EXERCISE DETAILS: The finished copy should hold every entry exactly as given, and no pictures.

DATA FOR PROCESSING:
--- START ---

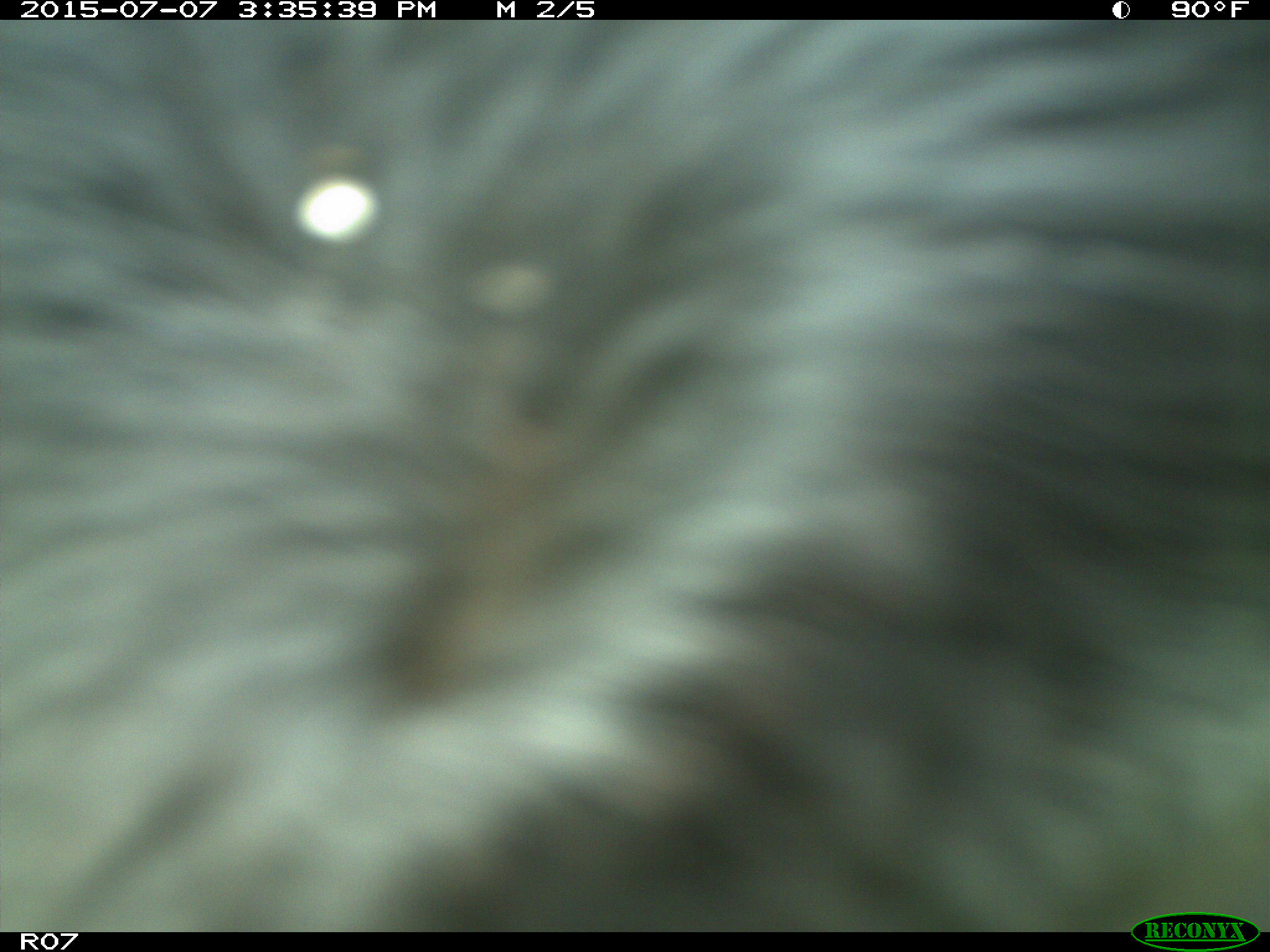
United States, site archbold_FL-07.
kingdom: Animalia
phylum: Chordata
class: Mammalia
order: Artiodactyla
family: Bovidae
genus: Bos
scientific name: Bos taurus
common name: domestic cow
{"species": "Bos taurus (domestic cow)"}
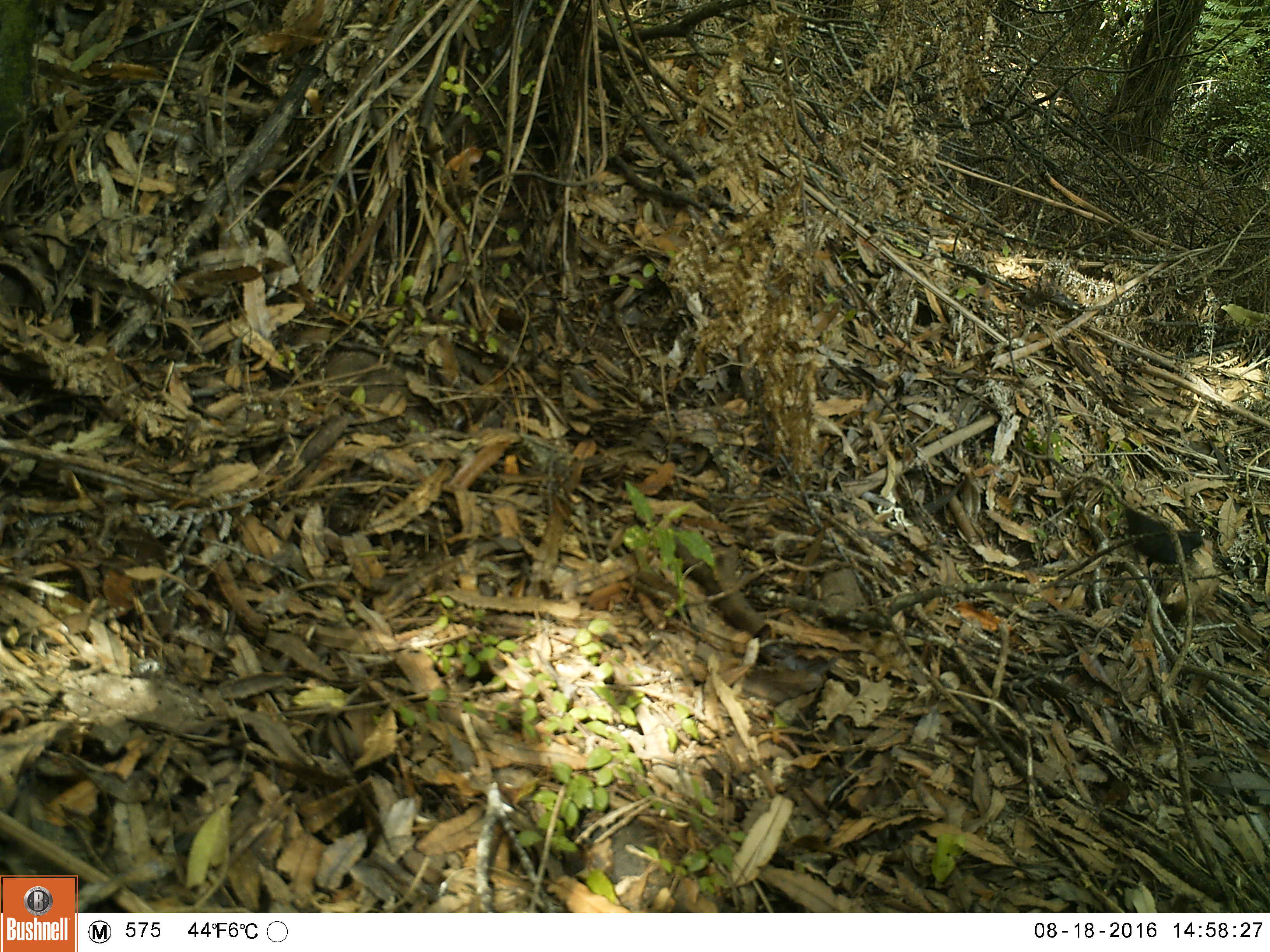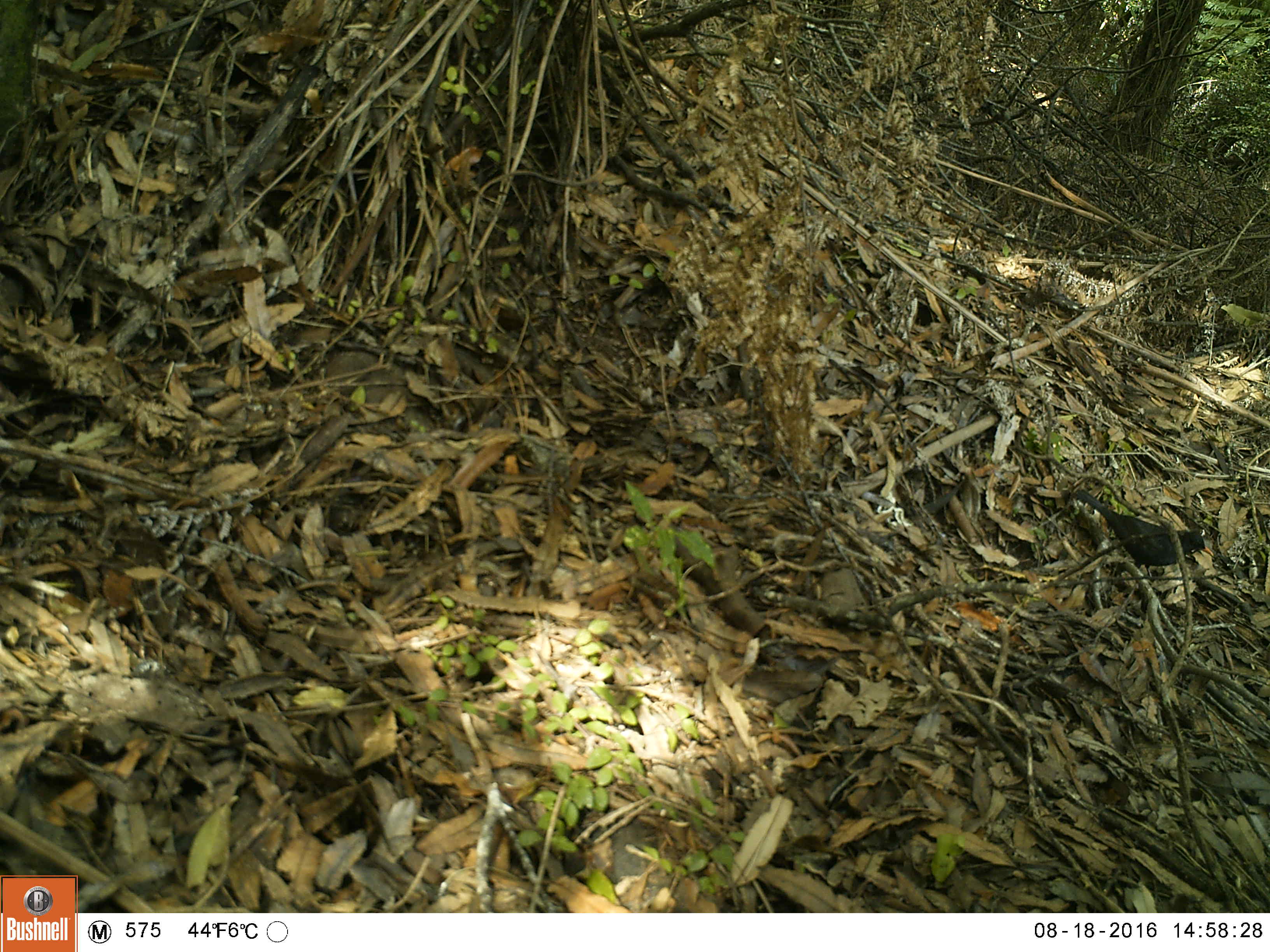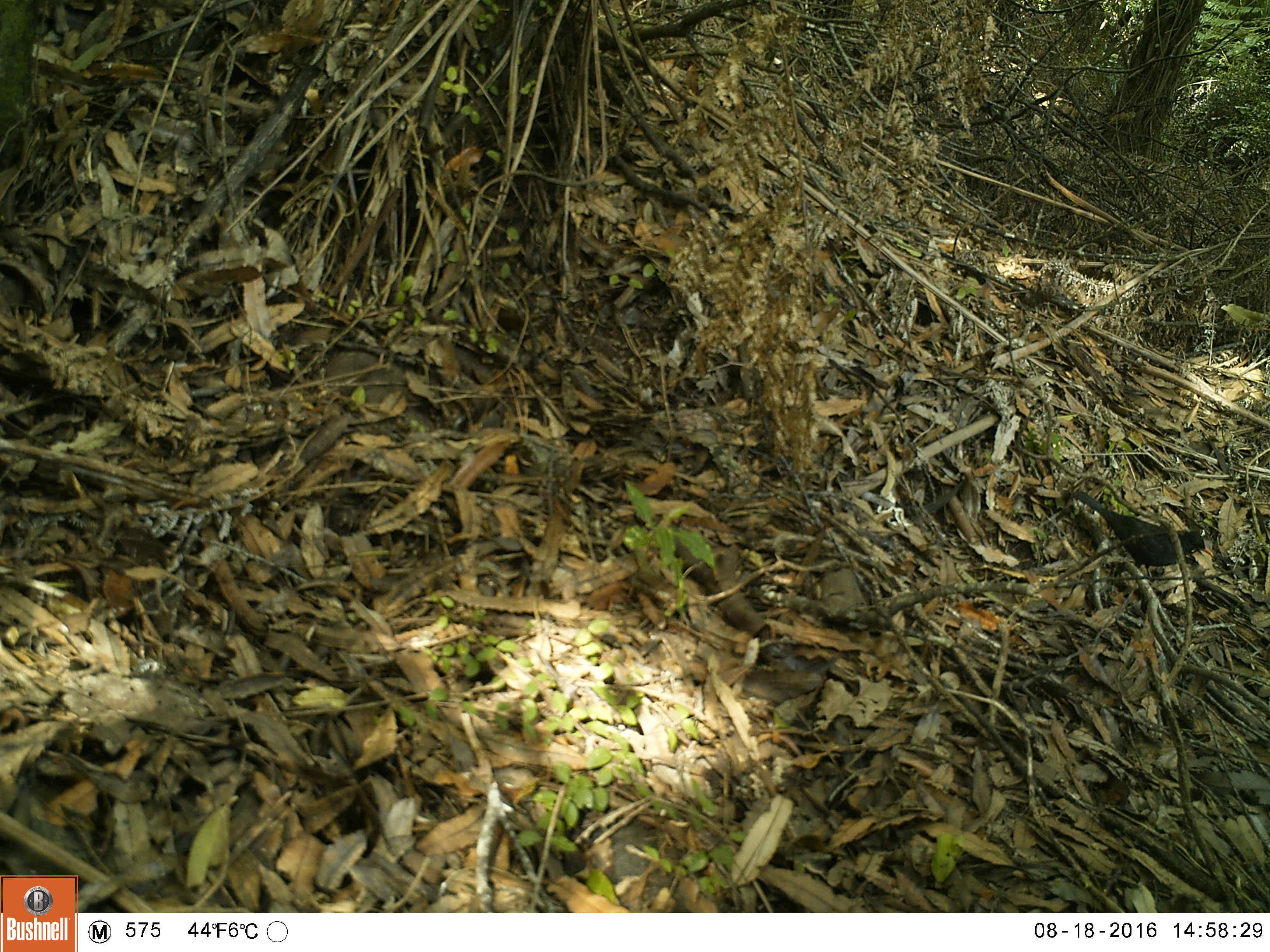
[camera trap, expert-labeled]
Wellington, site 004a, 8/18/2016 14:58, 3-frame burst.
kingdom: Animalia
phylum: Chordata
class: Aves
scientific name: Aves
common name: bird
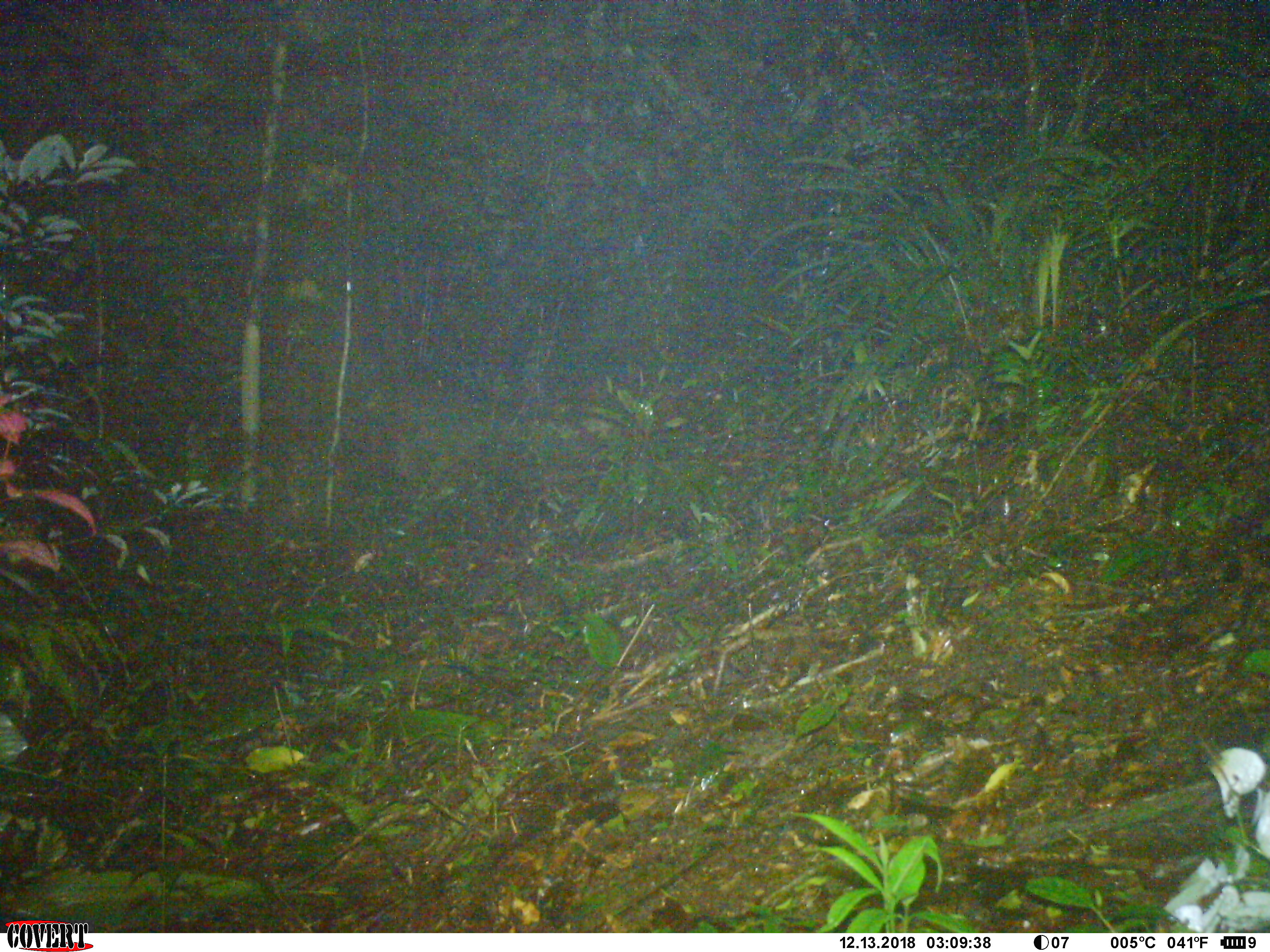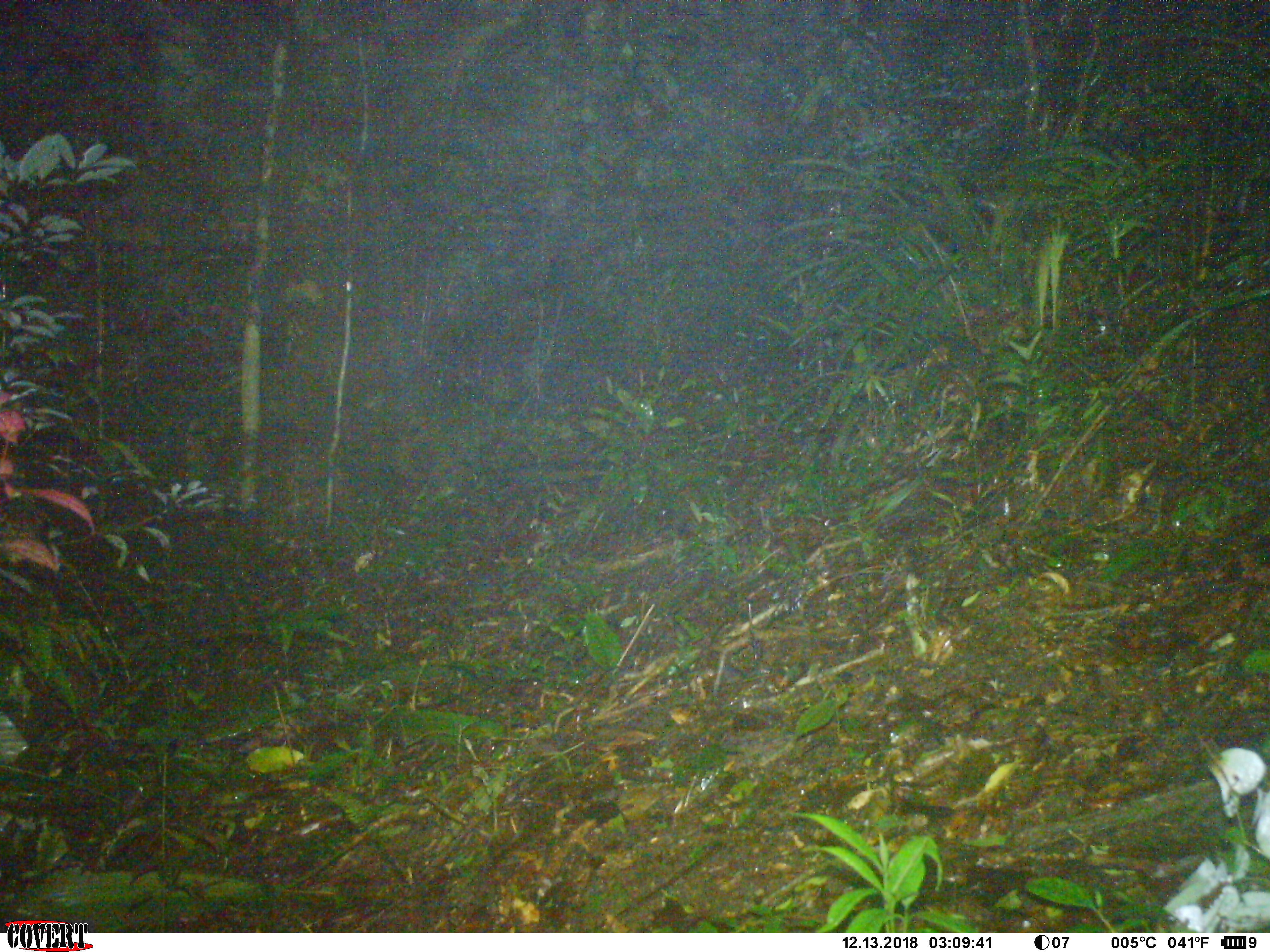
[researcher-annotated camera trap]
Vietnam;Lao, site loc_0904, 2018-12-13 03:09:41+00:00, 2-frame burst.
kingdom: Animalia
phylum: Chordata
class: Mammalia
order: Rodentia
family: Muridae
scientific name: Muridae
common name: old-world mice and rats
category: unidentified murid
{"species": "unidentified murid (old-world mice and rats) (Muridae)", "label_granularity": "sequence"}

--- END ---

PROBLEM SOLUTION:
United States, site archbold_FL-07.
kingdom: Animalia
phylum: Chordata
class: Mammalia
order: Artiodactyla
family: Bovidae
genus: Bos
scientific name: Bos taurus
common name: domestic cow
{"species": "Bos taurus (domestic cow)"}
[camera trap, expert-labeled]
Wellington, site 004a, 8/18/2016 14:58, 3-frame burst.
kingdom: Animalia
phylum: Chordata
class: Aves
scientific name: Aves
common name: bird
[researcher-annotated camera trap]
Vietnam;Lao, site loc_0904, 2018-12-13 03:09:41+00:00, 2-frame burst.
kingdom: Animalia
phylum: Chordata
class: Mammalia
order: Rodentia
family: Muridae
scientific name: Muridae
common name: old-world mice and rats
category: unidentified murid
{"species": "unidentified murid (old-world mice and rats) (Muridae)", "label_granularity": "sequence"}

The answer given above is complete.